We may eat him lol haha


----------



## KW Farms (Jun 21, 2008)

The only thing I can really tell is that he has a downhill build and steep rump. Kids often grow like that though and can look uneven. I like his head and ears.


----------



## BOERKING (Jan 5, 2015)

I dont think he is a kid
He has big horns but i should be looking at his teeth
He has a big chest though


----------



## Jessica84 (Oct 27, 2011)

He still looks young, I say a year tops but your right teeth will tell. He looks like he's going to be a tall boy to me. He does have a steep rump but that's then only con I can really see, basically I like him


----------



## BOERKING (Jan 5, 2015)

His foot and up is thick i think he will be a muscular boy 
His chest is like big when he walks his whole chest moves lol its like hanging i dont know if thats a bad thing
I may keep him for breeding or if i get the right amount i will sell him for meat lol


----------



## Jessica84 (Oct 27, 2011)

Lol that's always my plan with everything, have everyone for sale but depending on how much I like on what the price will be, but it never seems to work out lol I get stingy. 
Is he one you raised or purchased?


----------



## BOERKING (Jan 5, 2015)

I bought him here auction testing him tmr or tuesday
Boers males sell for 240- 280 at auction and people re sell them for meat for 320 to 340 butcherd and clean i know its expensive here


----------



## BOERKING (Jan 5, 2015)

Can anyone else critique him?


----------



## CountyLineAcres (Jan 22, 2014)

He looks a bit small to me. I am going to guess about a year old, but he should be bigger than that. Maybe he is just a slow grower?

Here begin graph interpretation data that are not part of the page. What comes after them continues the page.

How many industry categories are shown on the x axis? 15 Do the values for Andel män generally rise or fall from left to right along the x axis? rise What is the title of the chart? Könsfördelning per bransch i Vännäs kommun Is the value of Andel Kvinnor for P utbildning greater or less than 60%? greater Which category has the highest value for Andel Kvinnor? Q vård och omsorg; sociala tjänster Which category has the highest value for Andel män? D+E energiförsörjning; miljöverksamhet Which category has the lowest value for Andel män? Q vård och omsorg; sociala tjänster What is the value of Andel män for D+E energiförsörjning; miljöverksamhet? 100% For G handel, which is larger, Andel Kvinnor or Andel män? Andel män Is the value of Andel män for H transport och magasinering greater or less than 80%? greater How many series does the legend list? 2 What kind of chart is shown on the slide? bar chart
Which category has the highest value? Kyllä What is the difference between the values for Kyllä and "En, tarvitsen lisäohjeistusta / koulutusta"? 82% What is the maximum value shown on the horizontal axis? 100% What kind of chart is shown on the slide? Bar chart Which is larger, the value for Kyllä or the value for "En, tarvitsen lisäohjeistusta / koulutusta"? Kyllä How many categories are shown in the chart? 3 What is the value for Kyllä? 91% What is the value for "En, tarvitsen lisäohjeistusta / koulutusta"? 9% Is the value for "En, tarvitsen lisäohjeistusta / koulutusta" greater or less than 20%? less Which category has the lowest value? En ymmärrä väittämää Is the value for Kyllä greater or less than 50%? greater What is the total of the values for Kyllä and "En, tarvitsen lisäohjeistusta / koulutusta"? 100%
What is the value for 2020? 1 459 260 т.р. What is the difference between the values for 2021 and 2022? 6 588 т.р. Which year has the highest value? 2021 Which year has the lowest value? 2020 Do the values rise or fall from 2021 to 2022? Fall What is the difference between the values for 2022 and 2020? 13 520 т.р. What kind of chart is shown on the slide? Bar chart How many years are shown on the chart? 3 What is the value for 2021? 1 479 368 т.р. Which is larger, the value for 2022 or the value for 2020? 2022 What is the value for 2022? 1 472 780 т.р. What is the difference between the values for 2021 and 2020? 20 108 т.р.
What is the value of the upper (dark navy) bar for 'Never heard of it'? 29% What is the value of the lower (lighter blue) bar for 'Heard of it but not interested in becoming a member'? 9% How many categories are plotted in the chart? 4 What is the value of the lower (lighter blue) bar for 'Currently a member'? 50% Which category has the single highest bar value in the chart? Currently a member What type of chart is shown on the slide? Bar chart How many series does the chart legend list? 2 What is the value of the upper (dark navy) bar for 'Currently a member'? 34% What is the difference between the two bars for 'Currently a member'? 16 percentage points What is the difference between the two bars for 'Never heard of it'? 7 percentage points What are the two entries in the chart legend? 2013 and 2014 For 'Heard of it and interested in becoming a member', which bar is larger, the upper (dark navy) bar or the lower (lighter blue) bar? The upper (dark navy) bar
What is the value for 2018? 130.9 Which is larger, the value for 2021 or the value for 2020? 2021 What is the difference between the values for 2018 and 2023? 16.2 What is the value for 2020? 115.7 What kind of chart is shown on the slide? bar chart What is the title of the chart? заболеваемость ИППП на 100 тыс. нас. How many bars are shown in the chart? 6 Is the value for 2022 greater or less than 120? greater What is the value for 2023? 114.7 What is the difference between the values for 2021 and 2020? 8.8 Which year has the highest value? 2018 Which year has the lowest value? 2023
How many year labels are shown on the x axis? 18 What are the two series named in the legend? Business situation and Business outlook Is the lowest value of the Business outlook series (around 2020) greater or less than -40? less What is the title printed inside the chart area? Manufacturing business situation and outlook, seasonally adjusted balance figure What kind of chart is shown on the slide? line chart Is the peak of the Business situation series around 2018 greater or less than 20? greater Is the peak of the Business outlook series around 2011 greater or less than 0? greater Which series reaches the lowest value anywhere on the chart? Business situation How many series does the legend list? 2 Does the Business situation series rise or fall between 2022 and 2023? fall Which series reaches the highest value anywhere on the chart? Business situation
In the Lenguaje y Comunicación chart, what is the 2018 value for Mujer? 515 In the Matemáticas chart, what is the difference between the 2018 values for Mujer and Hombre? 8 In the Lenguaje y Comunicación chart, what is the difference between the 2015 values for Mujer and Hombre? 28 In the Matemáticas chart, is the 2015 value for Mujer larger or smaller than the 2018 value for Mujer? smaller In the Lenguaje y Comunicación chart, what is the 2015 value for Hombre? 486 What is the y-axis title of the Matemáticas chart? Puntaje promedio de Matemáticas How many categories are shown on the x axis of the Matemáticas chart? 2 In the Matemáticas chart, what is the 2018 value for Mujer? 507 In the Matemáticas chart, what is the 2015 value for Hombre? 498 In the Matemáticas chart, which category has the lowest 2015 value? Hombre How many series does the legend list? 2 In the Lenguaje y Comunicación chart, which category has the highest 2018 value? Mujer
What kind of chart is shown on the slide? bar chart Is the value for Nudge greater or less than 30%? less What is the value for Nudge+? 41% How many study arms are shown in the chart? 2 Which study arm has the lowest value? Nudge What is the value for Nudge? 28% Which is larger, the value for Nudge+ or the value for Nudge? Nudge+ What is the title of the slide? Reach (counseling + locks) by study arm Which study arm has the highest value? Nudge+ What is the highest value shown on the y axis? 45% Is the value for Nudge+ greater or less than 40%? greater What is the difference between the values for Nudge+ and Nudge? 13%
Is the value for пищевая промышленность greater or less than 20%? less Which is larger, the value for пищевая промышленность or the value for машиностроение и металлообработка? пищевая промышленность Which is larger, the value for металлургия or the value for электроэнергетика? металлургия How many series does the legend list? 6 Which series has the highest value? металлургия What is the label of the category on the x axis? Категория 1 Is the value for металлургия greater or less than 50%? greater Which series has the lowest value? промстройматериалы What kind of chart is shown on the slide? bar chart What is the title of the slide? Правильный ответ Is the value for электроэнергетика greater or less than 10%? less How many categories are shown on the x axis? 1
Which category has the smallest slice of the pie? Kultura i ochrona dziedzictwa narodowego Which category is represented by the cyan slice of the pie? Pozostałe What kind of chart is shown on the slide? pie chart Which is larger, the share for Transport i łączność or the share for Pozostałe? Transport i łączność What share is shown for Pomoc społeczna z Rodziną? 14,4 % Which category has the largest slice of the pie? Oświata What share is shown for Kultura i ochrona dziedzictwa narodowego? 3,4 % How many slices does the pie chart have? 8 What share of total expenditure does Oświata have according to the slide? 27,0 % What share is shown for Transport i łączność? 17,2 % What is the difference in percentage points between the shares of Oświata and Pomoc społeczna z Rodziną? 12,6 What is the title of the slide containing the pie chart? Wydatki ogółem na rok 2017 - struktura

The main cons are a high hip, steep rump, and a short body. He has a cute face


----------



## KW Farms (Jun 21, 2008)

BOERKING said:


> I dont think he is a kid
> He has big horns but i should be looking at his teeth
> He has a big chest though


Oh! :laugh: On my phone, he looked like a six month old kid. He does look small, but without knowing the age, hard to say.


----------



## BOERKING (Jan 5, 2015)

Lol yeah he does have a cute face

Ill check his teeth later
Any other comments are appreciated thanks


----------



## BOERKING (Jan 5, 2015)

I had my friend looked at him and he said he only is 6-7 months he is gonna be a big boy i think


----------